Work required:
Pick out every line of the items below that contains the word "image", and copy each one.

start Data for the task

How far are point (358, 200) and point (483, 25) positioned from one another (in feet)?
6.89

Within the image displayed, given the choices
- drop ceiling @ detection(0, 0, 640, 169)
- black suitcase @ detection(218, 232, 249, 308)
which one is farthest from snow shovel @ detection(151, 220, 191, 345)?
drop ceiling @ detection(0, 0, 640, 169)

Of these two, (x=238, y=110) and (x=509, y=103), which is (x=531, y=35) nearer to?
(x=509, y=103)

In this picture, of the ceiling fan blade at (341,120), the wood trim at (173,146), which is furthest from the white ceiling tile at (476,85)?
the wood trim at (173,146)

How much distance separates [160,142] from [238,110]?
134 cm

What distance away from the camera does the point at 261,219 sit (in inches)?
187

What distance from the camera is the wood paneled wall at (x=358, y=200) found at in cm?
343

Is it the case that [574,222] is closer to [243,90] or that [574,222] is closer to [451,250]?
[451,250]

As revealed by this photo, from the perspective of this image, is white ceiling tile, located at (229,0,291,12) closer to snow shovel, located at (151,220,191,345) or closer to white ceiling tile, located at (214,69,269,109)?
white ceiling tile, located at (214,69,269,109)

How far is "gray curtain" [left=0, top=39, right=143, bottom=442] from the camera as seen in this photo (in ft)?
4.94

end Data for the task
start Data for the task

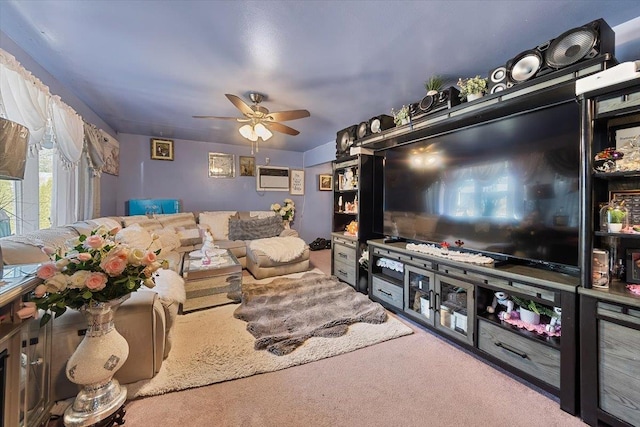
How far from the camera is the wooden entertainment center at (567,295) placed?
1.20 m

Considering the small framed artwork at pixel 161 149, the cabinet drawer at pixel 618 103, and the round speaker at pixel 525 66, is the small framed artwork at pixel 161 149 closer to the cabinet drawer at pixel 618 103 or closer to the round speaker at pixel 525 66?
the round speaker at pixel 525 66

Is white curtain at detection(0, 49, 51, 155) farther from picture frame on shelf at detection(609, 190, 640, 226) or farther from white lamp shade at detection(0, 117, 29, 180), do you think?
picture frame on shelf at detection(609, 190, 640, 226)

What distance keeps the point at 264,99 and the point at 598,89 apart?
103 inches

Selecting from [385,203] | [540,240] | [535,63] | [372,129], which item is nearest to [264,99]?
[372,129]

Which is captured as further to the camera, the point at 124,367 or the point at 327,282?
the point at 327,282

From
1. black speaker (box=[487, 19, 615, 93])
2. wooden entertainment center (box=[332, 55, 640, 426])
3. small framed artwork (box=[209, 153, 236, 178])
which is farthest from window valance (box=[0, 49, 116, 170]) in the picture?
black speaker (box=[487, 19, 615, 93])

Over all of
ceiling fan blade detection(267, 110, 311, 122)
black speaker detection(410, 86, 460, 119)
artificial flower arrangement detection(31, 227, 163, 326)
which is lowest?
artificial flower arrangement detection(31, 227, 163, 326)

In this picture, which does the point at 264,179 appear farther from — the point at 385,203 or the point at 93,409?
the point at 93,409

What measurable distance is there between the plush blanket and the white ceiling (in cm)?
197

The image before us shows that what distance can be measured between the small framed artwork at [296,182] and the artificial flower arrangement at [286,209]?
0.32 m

end Data for the task

Exercise result:
Within the image displayed, given the choices
As revealed by this photo, from the perspective of this image, is white ceiling tile, located at (229,0,291,12) closer to snow shovel, located at (151,220,191,345) or closer to white ceiling tile, located at (214,69,269,109)?
The image before us shows that what distance can be measured between the small framed artwork at [296,182] and the artificial flower arrangement at [286,209]?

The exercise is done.